##### Passage provided #####

OpenModelica
OpenModelica copied to clipboard
Assert in CVODE FMU causing segmentation fault
Description
Co-simulation crash for both CVODE and Explicit Euler on Ubuntu 22.04, and I'm not sure how to come it closer/debug it further
Issue was first reported at FMPy, but is openmodellca related (https://github.com/CATIA-Systems/FMPy/issues/447)
Steps to Reproduce
make_fmu.mos
loadModel(Modelica, {"4.0.0"}); getErrorString();
setCommandLineOptions("--fmiFlags=s:cvode"); getErrorString();
buildModelFMU(Modelica.Fluid.Examples.PumpingSystem, version="2.0", fmuType="me", platforms={"static"}, fileNamePrefix="PumpingSystem_cvode_me" ); getErrorString();
buildModelFMU(Modelica.Fluid.Examples.PumpingSystem, version="2.0", fmuType="cs", platforms={"static"}, fileNamePrefix="PumpingSystem_cvode_cs" ); getErrorString();
running me simulation:
> OMSimulator PumpingSystem_cvode_me.fmu (jupy)
warning: PumpingSystem_cvode_me (logStatusWarning): /home/*****/.openmodelica/libraries/Modelica 4.0.0+maint.om/Fluid/Interfaces.mo:1027: The following assertion has been violated at time 0.000000
pipe.flowModel.m_flows[1] >= 0.0 and pipe.flowModel.m_flows[1] <= 100000.0
assert | warning | Variable violating min/max constraint: 0.0 <= pipe.flowModel.m_flows[1] <= 100000.0, has value: -141.424
info: maximum step size for 'model.root': 0.001000
info: Result file: model_res.mat (bufferSize=10)
info: Final Statistics for 'model.root':
NumSteps = 1019 NumRhsEvals = 1048 NumLinSolvSetups = 65
NumNonlinSolvIters = 1047 NumNonlinSolvConvFails = 1 NumErrTestFails = 2
info: 1 warnings
info: 0 errors
running cs simulation crash:
> OMSimulator PumpingSystem_cvode_cs.fmu (jupy)

##### Data extract #####

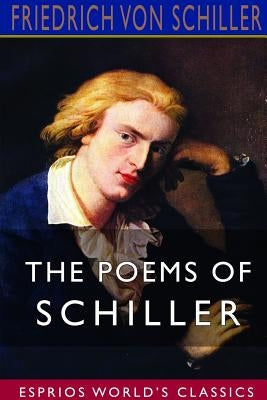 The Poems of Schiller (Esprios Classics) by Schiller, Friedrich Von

#####
##### Data extract #####

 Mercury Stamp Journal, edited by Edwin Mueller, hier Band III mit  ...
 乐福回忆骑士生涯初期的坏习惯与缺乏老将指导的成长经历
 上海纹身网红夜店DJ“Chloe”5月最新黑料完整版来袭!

#####

Extend the OpenModelica bug report about the CVODE FMU segmentation fault, picking up right after the last command it shows.

LOG_SOLVER | info | CVODE linear multistep method CV_BDF
LOG_SOLVER | info | CVODE maximum integration order CV_ITER_NEWTON
LOG_SOLVER | info | CVODE use equidistant time grid YES
LOG_SOLVER | info | CVODE Using relative error tolerance 1.000000e-06
LOG_SOLVER | info | CVODE Using dense internal linear solver SUNLinSol_Dense.
LOG_SOLVER | info | CVODE Use internal dense numeric jacobian method.
LOG_SOLVER | info | CVODE uses internal root finding method NO
LOG_SOLVER | info | CVODE maximum absolut step size 0
LOG_SOLVER | info | CVODE initial step size is set automatically
LOG_SOLVER | info | CVODE maximum integration order 5
LOG_SOLVER | info | CVODE maximum number of nonlinear convergence failures permitted during one step 10
LOG_SOLVER | info | CVODE BDF stability limit detection algorithm OFF
warning: PumpingSystem_cvode_cs (logStatusWarning): /home/*****/.openmodelica/libraries/Modelica 4.0.0+maint.om/Fluid/Interfaces.mo:1027: The following assertion has been violated at time 0.000000
pipe.flowModel.m_flows[1] >= 0.0 and pipe.flowModel.m_flows[1] <= 100000.0
assert | warning | Variable violating min/max constraint: 0.0 <= pipe.flowModel.m_flows[1] <= 100000.0, has value: -141.424
info: Result file: model_res.mat (bufferSize=10)
error: [fmi2logger] PumpingSystem_cvode_cs (logStatusError): /home/*****/.openmodelica/libraries/Modelica 4.0.0+maint.om/Media/Water/IF97_Utilities.mo:2900: IF97 medium function tsat called with too low pressure
p = -1.70619e+08 Pa <= 611.657 Pa (triple point pressure)
error: [fmi2logger] PumpingSystem_cvode_cs (logFmi2Call): fmi2CompletedIntegratorStep: terminated by an assertion.
error: [fmi2logger] PumpingSystem_cvode_cs (logStatusError): /home/*****/.openmodelica/libraries/Modelica 4.0.0+maint.om/Media/Water/IF97_Utilities.mo:2900: IF97 medium function tsat called with too low pressure
p = -1.70619e+08 Pa <= 611.657 Pa (triple point pressure)
error: [fmi2logger] PumpingSystem_cvode_cs (logFmi2Call): fmi2GetBoolean: terminated by an assertion.
error: [updateSignals] failed to fetch variable PumpRPMGenerator.u
error: [fmi2logger] PumpingSystem_cvode_cs (logStatusError): /home/*****/.openmodelica/libraries/Modelica 4.0.0+maint.om/Media/Water/IF97_Utilities.mo:2900: IF97 medium function tsat called with too low pressure
p = -1.70619e+08 Pa <= 611.657 Pa (triple point pressure)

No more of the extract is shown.